[Data entries]
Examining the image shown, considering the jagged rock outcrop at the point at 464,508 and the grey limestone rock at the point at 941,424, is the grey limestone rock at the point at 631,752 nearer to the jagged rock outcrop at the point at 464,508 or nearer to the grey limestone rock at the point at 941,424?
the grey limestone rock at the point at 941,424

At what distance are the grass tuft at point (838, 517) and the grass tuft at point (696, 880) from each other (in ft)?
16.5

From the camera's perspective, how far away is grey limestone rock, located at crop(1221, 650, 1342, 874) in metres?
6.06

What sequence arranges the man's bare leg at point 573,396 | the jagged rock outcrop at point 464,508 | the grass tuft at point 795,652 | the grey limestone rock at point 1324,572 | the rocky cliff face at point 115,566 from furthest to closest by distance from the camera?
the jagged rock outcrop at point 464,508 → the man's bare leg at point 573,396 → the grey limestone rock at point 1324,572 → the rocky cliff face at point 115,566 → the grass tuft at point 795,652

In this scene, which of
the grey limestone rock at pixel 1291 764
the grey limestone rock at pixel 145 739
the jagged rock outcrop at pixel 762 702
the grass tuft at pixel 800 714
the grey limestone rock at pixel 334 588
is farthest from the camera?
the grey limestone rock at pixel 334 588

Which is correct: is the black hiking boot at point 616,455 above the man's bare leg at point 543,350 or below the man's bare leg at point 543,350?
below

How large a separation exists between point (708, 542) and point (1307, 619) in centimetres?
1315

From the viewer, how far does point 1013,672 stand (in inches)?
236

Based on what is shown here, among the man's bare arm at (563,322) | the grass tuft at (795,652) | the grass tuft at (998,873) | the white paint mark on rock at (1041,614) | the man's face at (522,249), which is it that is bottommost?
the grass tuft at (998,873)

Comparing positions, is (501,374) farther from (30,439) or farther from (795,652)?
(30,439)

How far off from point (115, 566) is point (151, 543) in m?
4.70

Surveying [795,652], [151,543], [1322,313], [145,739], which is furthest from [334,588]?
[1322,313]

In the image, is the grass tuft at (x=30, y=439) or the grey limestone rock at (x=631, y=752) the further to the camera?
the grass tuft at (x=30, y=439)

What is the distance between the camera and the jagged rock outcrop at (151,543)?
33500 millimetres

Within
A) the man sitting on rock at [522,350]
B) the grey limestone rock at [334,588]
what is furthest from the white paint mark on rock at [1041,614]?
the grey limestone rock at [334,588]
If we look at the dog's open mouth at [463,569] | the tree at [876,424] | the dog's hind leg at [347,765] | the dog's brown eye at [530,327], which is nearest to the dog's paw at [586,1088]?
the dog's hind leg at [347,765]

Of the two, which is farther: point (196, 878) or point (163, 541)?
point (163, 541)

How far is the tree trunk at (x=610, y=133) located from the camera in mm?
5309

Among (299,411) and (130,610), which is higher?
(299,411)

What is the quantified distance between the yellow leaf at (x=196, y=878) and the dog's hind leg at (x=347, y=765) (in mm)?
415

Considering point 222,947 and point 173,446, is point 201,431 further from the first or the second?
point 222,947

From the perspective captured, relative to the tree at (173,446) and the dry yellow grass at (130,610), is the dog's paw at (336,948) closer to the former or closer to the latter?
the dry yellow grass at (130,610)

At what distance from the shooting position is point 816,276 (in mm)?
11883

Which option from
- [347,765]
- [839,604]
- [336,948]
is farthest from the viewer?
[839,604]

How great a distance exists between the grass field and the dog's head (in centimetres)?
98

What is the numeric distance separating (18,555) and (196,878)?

Task →
Quote the entire listing above exactly.

Output of the exercise →
Examining the image shown, considering the jagged rock outcrop at the point at 464,508 and the grey limestone rock at the point at 941,424, is the grey limestone rock at the point at 631,752 nearer to the jagged rock outcrop at the point at 464,508 or nearer to the grey limestone rock at the point at 941,424?
the grey limestone rock at the point at 941,424

At what distance are the grass tuft at point (838, 517) and the grass tuft at point (696, 880) from each other (in ft)?
16.5

From the camera's perspective, how far away is grey limestone rock, located at crop(1221, 650, 1342, 874) in metres?
6.06

What sequence arranges the man's bare leg at point 573,396 | the jagged rock outcrop at point 464,508 | the grass tuft at point 795,652 | the grey limestone rock at point 1324,572 | the rocky cliff face at point 115,566 from furthest to closest by distance from the camera?
the jagged rock outcrop at point 464,508 → the man's bare leg at point 573,396 → the grey limestone rock at point 1324,572 → the rocky cliff face at point 115,566 → the grass tuft at point 795,652

In this scene, which of
the grey limestone rock at pixel 1291 764
the grey limestone rock at pixel 145 739
the jagged rock outcrop at pixel 762 702
the grass tuft at pixel 800 714
the grey limestone rock at pixel 334 588
is farthest from the camera?
the grey limestone rock at pixel 334 588

Which is correct: is the black hiking boot at point 616,455 above the man's bare leg at point 543,350 or below the man's bare leg at point 543,350?
below

How large a separation exists between point (708, 542) and point (1307, 619) in centimetres?
1315

From the viewer, how far does point 1013,672 stand (in inches)?
236

Based on what is shown here, among the man's bare arm at (563,322) | the grass tuft at (795,652) | the grass tuft at (998,873) | the white paint mark on rock at (1041,614) | the man's face at (522,249), which is it that is bottommost?
the grass tuft at (998,873)

Comparing positions, is (501,374) farther from (30,439) or farther from (795,652)?
(30,439)

How far off from point (115, 566) is point (151, 543) in m?
4.70

Surveying [795,652], [151,543], [1322,313], [145,739], which is furthest from [334,588]?
[1322,313]

In the image, is the grass tuft at (x=30, y=439) or the grey limestone rock at (x=631, y=752) the further to the camera?
the grass tuft at (x=30, y=439)

What is the distance between the camera and the jagged rock outcrop at (151,543)?
33500 millimetres

Within
A) the man sitting on rock at [522,350]
B) the grey limestone rock at [334,588]
what is furthest from the white paint mark on rock at [1041,614]?
the grey limestone rock at [334,588]
If we look at the dog's open mouth at [463,569] | the tree at [876,424] | the dog's hind leg at [347,765] | the dog's brown eye at [530,327], which is nearest to the dog's paw at [586,1088]?
the dog's hind leg at [347,765]

Of the two, which is farther: point (196, 878) or point (163, 541)?
point (163, 541)

How far is the tree trunk at (x=610, y=133) located from the camera in mm?
5309

Among (299,411) and (130,610), which is higher?
(299,411)

What is the quantified distance between the yellow leaf at (x=196, y=878) and the dog's hind leg at (x=347, y=765) (in mm)?
415

Considering point 222,947 and point 173,446, is point 201,431 further from the first or the second?
point 222,947

From the perspective captured, relative to the tree at (173,446) and the dry yellow grass at (130,610), is the dog's paw at (336,948) closer to the former or closer to the latter?
the dry yellow grass at (130,610)

At what distance from the shooting position is point 816,276 (in mm)?
11883

Which option from
- [347,765]
- [839,604]
- [336,948]
is farthest from the viewer?
[839,604]

How great a distance exists between the grass field and the dog's head (in centimetres)?
98

What is the numeric distance separating (18,555) and (196,878)?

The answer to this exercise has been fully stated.